What you are asked to do:
Please translate this sentence from the chess forum thread into Spanish: "The preliminary analysis is done at a different depth."

For the life of me I can't figure out why the Chess Engine would state that the game had 2 Brilliant moves, and then when I opened the analysis, there were none. As a noob, can someone explain this to me like I'm a 5 Year Old? Because I see no motive for such a tactic. Was this an error?



Avatar of justbefair

The engines are not lying

The preliminary analysis is done at a different depth. It may get a different result than the full analysis.

When I ran the Game Review on your game, I got different results.

I found one move I thought was interesting and might have been marked as brilliant at a lower engine depth.

Nd4 offers the knight as a "sacrifice" while discovering an attack on the black Queen.

Avatar of subraman1992
justbefair wrote:

The engines are not lying

The preliminary analysis is done at a different depth. It may get a different result than the full analysis.

Understood. But then that's misleading, which is another form of lying.
I honestly don't mind not having brilliant moves in games, that's been a norm for me.
But incorrectly claiming there were 2 brilliant moves, and not even attributing those to my opponent is sad.

Avatar of justbefair

Looks like you nearly threw it all away with Nxd8.

Avatar of justbefair
subraman1992 wrote:
justbefair wrote:

The engines are not lying

The preliminary analysis is done at a different depth. It may get a different result than the full analysis.

Understood. But then that's misleading, which is another form of lying.
I honestly don't mind not having brilliant moves in games, that's been a norm for me.
But incorrectly claiming there were 2 brilliant moves, and not even attributing those to my opponent is sad.

I don't think it is lying. It is not deliberately misleading.

It is just what happens sometimes when two different depth assessments are run on the same game.

Avatar of DataExpertLookingForWork

I think it's lying, and I’ve made a similar post with a more basic example -> https://www.chess.com/forum/view/game-analysis/arbitrary-scores-given-during-in-app-game-review

Avatar of pfren

Yes, a lot of cloud engines are "lying" if they are configured to run in MPV mode and low ply depth. Not because they are set like that, but because their computational power is limited and don't have enough time to reach a reasonable evaluation.

Extracted information:
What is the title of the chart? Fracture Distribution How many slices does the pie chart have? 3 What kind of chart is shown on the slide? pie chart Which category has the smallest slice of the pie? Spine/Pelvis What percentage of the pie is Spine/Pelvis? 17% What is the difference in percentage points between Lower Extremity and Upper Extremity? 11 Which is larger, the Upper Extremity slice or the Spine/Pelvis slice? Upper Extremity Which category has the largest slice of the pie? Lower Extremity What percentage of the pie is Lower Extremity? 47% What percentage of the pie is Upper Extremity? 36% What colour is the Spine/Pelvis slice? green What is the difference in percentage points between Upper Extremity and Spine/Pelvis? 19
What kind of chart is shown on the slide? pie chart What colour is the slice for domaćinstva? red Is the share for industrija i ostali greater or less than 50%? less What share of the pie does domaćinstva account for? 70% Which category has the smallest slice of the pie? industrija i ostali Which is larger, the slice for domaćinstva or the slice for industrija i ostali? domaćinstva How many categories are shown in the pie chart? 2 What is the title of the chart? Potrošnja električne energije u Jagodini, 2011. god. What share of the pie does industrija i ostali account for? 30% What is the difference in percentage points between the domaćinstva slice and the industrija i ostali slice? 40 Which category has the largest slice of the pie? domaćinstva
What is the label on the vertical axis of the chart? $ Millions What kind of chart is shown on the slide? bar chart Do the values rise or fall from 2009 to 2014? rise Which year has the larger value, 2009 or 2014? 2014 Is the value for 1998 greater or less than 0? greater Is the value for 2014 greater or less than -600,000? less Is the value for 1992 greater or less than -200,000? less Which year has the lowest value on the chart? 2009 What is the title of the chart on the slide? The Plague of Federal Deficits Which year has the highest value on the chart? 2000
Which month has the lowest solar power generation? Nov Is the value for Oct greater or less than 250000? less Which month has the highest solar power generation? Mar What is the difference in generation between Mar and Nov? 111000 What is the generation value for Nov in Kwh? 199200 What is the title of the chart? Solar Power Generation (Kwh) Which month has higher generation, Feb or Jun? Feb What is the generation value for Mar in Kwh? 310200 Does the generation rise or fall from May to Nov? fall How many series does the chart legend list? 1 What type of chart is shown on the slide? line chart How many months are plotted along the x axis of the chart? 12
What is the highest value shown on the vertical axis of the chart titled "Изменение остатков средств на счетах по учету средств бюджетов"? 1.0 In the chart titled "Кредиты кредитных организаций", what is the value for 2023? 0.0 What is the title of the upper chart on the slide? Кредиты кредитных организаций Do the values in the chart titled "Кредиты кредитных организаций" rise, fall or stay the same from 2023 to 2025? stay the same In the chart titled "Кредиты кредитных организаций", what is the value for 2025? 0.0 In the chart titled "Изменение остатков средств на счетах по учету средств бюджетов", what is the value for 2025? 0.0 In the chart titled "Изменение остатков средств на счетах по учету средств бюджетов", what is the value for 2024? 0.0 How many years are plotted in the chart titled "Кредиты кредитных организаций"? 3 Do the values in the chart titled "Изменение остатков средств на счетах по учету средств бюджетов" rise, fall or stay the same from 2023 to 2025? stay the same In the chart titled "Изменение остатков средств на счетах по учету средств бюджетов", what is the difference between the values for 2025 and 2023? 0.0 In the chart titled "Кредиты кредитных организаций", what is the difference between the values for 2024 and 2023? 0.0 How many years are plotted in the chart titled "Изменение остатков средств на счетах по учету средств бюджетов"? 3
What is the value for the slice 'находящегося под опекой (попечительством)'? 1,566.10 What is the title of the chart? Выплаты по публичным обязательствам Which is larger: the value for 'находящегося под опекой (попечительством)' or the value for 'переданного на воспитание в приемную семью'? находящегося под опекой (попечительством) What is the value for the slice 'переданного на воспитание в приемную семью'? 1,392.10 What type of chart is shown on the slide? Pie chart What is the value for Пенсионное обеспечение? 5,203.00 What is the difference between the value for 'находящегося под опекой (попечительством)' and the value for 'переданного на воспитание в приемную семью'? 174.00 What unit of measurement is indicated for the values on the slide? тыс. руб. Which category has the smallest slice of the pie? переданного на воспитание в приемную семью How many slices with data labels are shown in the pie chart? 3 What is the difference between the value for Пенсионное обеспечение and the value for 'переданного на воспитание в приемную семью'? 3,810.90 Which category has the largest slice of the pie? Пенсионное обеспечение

Output:
El análisis preliminar se realiza a una profundidad distinta.